The above advertisement appeared in the Referee on Wednesday 10 July just eight days after the showman’s death. The still shocked and adjusting show performers played at Hillgrove on the same day as the advertisement appeared, followed by performances at Uralla on the following Saturday and Walcha the next Tuesday. Harry Kennedy was still the show’s representative. The Uralla News cited that ‘Mrs J Martini’ was offering £10 to any man who can ride Bobs for one minute.

 

Change of Management

On Wednesday 17 July the Bega Budget has a one-liner in its Odds and Ends column stating that:
Martini’s buckjumping show is the be carried on by his brothers.

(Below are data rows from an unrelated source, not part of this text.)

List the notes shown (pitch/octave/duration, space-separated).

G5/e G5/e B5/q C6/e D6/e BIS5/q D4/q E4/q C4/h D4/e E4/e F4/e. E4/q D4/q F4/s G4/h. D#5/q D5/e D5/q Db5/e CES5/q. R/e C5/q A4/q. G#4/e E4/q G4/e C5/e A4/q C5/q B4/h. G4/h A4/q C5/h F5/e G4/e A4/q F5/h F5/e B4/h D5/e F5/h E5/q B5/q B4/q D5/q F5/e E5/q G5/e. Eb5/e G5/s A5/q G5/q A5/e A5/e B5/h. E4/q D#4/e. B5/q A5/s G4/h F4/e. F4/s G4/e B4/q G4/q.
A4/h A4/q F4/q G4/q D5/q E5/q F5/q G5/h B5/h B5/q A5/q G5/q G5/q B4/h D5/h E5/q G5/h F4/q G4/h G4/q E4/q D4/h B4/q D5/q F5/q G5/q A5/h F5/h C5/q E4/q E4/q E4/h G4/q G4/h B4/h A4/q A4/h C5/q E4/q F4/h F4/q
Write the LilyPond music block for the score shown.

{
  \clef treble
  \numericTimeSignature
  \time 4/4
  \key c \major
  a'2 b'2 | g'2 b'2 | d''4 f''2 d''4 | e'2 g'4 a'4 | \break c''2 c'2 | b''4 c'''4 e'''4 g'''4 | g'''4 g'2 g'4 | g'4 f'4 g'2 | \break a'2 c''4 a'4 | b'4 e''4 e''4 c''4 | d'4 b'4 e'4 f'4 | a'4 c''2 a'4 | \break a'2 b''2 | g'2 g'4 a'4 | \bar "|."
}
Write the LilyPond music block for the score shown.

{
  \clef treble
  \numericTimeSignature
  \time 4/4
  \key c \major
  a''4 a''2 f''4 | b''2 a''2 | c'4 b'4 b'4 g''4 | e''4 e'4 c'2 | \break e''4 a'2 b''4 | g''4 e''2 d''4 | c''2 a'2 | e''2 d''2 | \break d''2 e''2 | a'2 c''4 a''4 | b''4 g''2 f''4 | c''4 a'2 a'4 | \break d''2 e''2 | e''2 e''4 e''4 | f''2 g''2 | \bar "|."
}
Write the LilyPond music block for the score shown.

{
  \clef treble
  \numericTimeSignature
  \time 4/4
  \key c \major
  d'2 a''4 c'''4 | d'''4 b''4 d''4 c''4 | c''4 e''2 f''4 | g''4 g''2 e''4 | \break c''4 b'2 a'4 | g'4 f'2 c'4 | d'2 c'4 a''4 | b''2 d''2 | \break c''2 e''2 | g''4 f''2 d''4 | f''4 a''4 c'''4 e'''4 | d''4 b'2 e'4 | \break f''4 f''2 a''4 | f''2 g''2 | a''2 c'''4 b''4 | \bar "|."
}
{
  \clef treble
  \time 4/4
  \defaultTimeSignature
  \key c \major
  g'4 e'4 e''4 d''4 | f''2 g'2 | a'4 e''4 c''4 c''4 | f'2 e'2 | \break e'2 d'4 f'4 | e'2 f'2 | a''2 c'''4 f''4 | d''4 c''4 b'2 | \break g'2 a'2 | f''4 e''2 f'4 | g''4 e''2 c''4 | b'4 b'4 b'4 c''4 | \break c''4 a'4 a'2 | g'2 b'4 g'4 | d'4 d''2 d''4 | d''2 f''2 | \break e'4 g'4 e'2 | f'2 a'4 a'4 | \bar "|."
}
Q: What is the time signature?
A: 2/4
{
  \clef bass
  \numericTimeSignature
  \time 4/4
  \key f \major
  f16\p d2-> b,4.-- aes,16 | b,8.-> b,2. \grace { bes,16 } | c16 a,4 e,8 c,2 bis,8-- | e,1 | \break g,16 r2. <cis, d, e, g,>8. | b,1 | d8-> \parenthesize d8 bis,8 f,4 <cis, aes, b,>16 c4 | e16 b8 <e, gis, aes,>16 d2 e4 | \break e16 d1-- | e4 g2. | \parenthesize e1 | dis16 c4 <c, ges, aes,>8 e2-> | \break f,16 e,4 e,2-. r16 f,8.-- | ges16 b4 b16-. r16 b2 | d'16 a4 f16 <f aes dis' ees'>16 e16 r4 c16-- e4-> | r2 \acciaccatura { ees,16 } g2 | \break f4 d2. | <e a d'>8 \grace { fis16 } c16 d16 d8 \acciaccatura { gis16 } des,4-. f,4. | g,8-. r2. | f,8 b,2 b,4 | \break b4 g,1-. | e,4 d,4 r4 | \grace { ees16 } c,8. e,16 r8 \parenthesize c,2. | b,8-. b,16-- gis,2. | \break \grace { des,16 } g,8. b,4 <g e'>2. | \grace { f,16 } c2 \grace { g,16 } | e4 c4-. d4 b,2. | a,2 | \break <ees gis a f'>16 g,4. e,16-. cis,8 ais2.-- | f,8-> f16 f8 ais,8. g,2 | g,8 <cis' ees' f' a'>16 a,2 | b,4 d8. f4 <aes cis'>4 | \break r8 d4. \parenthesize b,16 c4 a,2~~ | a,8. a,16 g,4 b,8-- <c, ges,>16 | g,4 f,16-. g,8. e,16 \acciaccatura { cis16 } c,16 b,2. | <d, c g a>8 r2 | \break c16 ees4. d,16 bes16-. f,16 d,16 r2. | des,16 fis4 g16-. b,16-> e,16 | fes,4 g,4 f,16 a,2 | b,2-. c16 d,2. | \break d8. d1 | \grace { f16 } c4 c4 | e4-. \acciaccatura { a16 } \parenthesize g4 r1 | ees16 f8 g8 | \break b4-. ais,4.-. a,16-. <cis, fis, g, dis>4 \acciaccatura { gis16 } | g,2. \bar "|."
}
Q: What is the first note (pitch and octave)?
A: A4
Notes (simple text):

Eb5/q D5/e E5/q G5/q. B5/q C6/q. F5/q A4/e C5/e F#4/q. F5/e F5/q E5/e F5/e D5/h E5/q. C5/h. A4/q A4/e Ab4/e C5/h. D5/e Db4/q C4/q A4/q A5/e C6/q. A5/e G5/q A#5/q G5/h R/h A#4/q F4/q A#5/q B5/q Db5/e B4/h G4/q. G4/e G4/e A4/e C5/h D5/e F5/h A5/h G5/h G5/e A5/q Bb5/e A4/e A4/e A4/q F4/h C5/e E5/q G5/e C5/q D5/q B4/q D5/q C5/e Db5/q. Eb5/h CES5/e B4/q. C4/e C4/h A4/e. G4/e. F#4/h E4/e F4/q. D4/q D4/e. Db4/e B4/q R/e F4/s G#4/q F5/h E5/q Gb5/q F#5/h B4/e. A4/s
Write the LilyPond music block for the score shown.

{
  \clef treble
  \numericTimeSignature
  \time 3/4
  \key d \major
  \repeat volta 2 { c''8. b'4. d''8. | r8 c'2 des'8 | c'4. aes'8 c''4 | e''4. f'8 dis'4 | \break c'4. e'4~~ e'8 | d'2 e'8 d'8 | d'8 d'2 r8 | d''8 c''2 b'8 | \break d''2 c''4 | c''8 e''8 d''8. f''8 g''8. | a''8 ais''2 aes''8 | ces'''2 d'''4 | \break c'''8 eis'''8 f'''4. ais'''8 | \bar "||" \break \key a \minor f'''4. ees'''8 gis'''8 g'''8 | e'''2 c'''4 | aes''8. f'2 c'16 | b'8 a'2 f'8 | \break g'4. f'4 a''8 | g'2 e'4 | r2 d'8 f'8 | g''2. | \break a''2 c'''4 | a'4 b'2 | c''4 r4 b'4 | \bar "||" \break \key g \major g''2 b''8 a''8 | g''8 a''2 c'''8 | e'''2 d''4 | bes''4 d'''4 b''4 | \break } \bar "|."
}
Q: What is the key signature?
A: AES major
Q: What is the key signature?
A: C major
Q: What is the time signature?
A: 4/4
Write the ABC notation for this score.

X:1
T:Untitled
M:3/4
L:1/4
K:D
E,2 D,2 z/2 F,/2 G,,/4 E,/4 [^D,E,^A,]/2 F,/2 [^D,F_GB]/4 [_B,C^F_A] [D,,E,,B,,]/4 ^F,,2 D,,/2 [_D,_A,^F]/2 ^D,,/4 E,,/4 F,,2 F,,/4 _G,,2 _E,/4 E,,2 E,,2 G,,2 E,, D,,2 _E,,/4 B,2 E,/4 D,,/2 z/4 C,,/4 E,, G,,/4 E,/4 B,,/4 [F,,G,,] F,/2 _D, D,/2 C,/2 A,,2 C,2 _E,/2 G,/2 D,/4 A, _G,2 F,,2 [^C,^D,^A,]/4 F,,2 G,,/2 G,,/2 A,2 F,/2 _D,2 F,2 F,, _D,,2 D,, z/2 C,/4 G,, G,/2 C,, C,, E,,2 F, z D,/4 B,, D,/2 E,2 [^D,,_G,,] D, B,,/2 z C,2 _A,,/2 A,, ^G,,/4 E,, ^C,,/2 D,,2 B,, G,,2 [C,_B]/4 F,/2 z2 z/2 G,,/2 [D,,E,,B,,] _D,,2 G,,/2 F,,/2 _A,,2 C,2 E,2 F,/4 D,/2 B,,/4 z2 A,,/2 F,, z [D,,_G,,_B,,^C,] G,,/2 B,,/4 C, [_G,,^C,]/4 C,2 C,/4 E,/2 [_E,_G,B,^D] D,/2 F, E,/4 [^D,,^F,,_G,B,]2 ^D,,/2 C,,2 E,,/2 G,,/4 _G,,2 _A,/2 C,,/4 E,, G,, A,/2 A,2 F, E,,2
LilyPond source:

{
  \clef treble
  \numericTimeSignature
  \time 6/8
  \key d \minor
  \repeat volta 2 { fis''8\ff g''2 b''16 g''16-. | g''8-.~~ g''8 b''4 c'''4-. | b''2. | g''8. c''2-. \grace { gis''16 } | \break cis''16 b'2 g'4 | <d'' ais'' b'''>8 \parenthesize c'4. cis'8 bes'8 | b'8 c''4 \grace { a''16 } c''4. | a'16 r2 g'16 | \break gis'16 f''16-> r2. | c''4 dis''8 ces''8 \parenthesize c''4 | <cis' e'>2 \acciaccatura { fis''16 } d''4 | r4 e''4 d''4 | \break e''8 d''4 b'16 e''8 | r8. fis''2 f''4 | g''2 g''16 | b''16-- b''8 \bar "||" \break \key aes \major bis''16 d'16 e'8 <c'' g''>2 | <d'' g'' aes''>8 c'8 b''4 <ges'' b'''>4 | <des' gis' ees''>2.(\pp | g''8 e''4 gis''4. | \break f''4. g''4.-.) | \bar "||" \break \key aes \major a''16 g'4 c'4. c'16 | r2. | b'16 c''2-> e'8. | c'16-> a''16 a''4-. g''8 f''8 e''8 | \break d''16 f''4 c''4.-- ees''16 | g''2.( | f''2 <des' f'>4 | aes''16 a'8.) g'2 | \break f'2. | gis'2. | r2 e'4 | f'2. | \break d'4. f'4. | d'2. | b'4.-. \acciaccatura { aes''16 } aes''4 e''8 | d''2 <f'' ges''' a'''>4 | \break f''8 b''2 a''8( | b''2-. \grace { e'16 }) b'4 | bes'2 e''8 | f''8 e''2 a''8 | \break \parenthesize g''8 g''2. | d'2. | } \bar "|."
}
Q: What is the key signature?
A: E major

Particulars of Martini’s estate are decided on 24 July. William Breheney, Martini’s father, now aged 72, and in failing health, passed on responsibility of his son’s estate to Patrick, and the older brother of Martini was successful in controlling the estate. Patrick has legally recorded that he was the deceased’s oldest brother and that he had no knowledge of Martin having been married. This, of course, relegates Jessies’ position, but she dutifully kept working for the show with determination, despite Patrick’s lack of experience and ineptness. Martini’s assets were valued at £838.7.7.
Though Patrick was now the person in charge, it was Jessie who had the responsibility of the day to day running of the busy show. Without Martini as head of the business, life was getting tougher for Mrs Martini as competitors spread misinformation and came out with the traditional phrase that it was no place for a woman. Others were now using Martini’s Fun in a Stockyard, having changed the name to Fun In The Stockyard, the exchange of ‘the’ for ‘in’, avoiding infringement of copyright. Another furphy circulated claiming that Bobs had been sold. To quote what someone at the time exclaimed:
One would only have to see the horse buck to determine if it was genuine or not, as no other horse could emulate the techniques of Bobs’.

It appears that Patrick Breheney had little interest in developing any close association with the show and its operational intricacies and he showed little or no support for the battling ‘widow’. It is interesting that both the publications Referee and Stageland were supportive of Martin’s Buckjumping Show during these trying times and continued to give them coverage in their editorials and advertising. A Stageland editorial went on the attack with the headline of: Dingoes Dog a Lonely Ewe. They continued explaining how this lady was struggling to keep the show going:
… in spite of cowardly woman-baiters to injure her.